3 Responses to The students is learning (criminal justice edition)

  1. Mike says:

    The Cameron Todd Willingham case is a good example of the criminal system using non-scientific evidence to convict a person and execute them. So called evidence of a crime was created by an arson investigator, then that information was passed down and never questioned. It spread around the US and Canada. Perhaps further. It was taken as gospel and no one ever bothered to conduct tests to see if the conjecture fit the facts. Until recently. Now we know that the “puddle” burn marks are not indicative of an accelerate being used. Nor is glass crazing. But hundreds, maybe thousands of people have been convicted on this old wives tale.

    But this is only part of the problem.

    My wife likes to watch what I call “murder shows”, TV shows that showcase a particular real life case every week. They all seem to have the same thing in common no matter what the verdict is, no matter what the evidence is.

    No matter what the defendant does or did, it somehow fits the prosecutors view that the person is guilty. If they don’t show emotion, their cold and calculating. If they do show emotion, they are acting and are cold and calculating. It seems there is nothing that can’t be twisted for the prosecutions case.

    Even after DNA evidence is found to exonerate the defendant, it seems many officers and prosecutors continue to believe in the defendants guilt. It’s frightening. Once the police and prosecutors zero in on a suspect, everything they see and find is coloured by their belief that they already know who did the crime.

    If the husband is a suspect, then he is most likely to have done the crime because the husband is the most likely perpetrator.

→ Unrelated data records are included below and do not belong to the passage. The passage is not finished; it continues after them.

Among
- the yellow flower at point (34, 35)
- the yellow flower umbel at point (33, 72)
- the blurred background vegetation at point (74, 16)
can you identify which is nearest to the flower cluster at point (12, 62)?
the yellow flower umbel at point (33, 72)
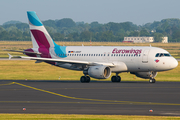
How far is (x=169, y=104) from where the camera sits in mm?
26000

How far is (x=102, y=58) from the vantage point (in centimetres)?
4838

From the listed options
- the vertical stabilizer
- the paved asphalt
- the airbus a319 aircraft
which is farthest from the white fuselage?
the paved asphalt

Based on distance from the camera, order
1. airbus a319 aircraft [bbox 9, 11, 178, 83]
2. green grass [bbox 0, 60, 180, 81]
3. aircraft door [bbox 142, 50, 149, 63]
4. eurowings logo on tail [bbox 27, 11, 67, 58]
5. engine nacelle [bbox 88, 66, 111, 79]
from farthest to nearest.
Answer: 1. green grass [bbox 0, 60, 180, 81]
2. eurowings logo on tail [bbox 27, 11, 67, 58]
3. aircraft door [bbox 142, 50, 149, 63]
4. airbus a319 aircraft [bbox 9, 11, 178, 83]
5. engine nacelle [bbox 88, 66, 111, 79]

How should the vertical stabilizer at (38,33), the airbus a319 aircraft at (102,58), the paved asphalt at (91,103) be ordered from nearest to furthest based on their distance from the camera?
the paved asphalt at (91,103) < the airbus a319 aircraft at (102,58) < the vertical stabilizer at (38,33)

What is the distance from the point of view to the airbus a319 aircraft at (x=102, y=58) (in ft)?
147

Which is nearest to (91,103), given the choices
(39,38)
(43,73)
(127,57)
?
(127,57)

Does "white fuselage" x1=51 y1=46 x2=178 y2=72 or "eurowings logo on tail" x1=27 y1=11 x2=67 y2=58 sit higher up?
"eurowings logo on tail" x1=27 y1=11 x2=67 y2=58

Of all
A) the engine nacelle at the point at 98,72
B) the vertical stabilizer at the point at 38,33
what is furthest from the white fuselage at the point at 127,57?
the vertical stabilizer at the point at 38,33

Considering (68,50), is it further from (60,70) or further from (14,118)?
(14,118)

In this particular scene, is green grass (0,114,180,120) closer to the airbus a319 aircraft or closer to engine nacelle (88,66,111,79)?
the airbus a319 aircraft

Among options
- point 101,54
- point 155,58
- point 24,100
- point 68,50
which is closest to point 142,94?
point 24,100

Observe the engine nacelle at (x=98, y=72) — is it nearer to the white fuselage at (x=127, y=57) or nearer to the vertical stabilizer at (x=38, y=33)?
the white fuselage at (x=127, y=57)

Even if he didn’t actually do it. So evidence may often be discounted if it doesn’t fit with the preconceived notions.

    The state has, compared to the defendant, almost unlimited funds to mount an investigation. Police. Labs. Assistants. The defendant often has no chance to make an effective defense, especially in cases like this where the lawyers don’t believe the defendant and nobody ever questions the scientific basis of the evidence.
    Just like the FBI’s now discredited ‘lead typing’. Fingerprints have also come under scrutiny, they are highly subjective in many cases, and different ‘experts’ can give different results.

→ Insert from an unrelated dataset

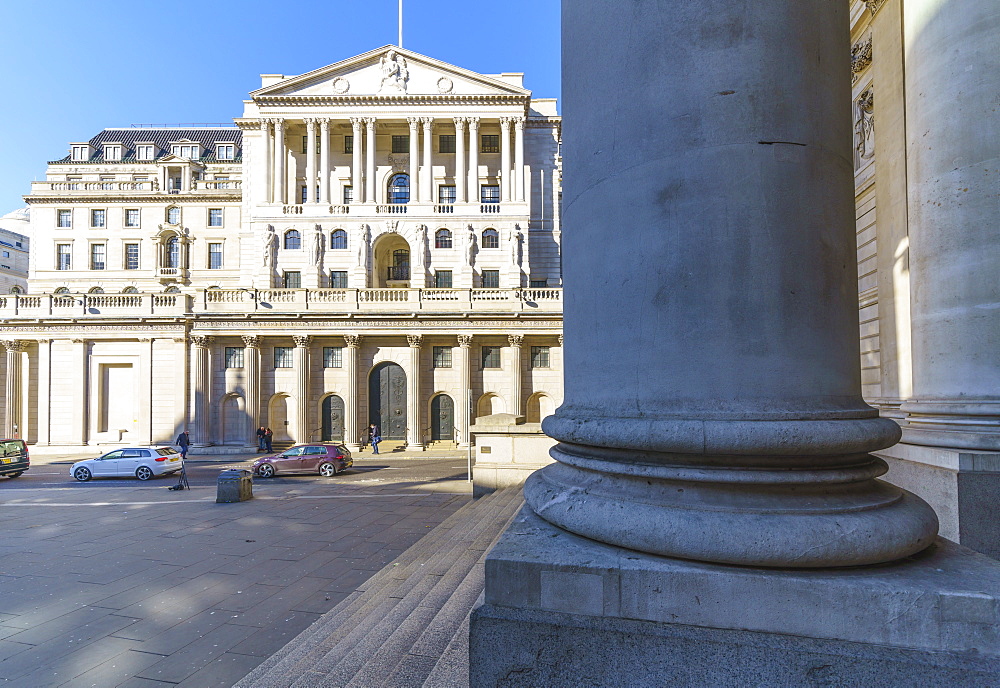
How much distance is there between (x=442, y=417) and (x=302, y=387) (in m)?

    When different experts can get different results, then the measure of the evidence is subjective and not really scientific. Subjective deals with a persons opinion on evidence. Most courts accept evidence that is subjective as being objective. And people go to jail who shouldn’t.

    The only thing worse then being prosecuted and innocent in the US is the same being done to you in Canada, where the government has a much less stringent requirement to fund defenses. Being charged of a crime in Canada can leave a family destitute, or the charged simply pleading to prevent making his family destitute. We also do not have the ability to demand jury trials in all cases, depending on the charge. And Canadian prosecutors can make a lesser charge so the defendant can’t have a jury trial if the jury of his peers would not convict.

    I don’t know if the same is true in some states? Who decides in the US if you can afford a lawyer?
    Does it vary state to state?

    I always intend to write a short comment. Just a short one.

    • Steve Greene says:

      1) There’s a constitutional right to a jury trial that the prosecution cannot get around.
      2) Who qualifies for publicly-funded defense (and the quality of that defense) is determined at the state level. If a state tried to skimp too much, they’d surely and quickly lose a federal lawsuit based on Constitutional principles.
      3) You do have the occasional short comment 🙂

      • Mike says:

        After reading the Economist article, I changed my mind. The US is the worst place to be charged in. That’s not even considering the prison you’ll wind up in.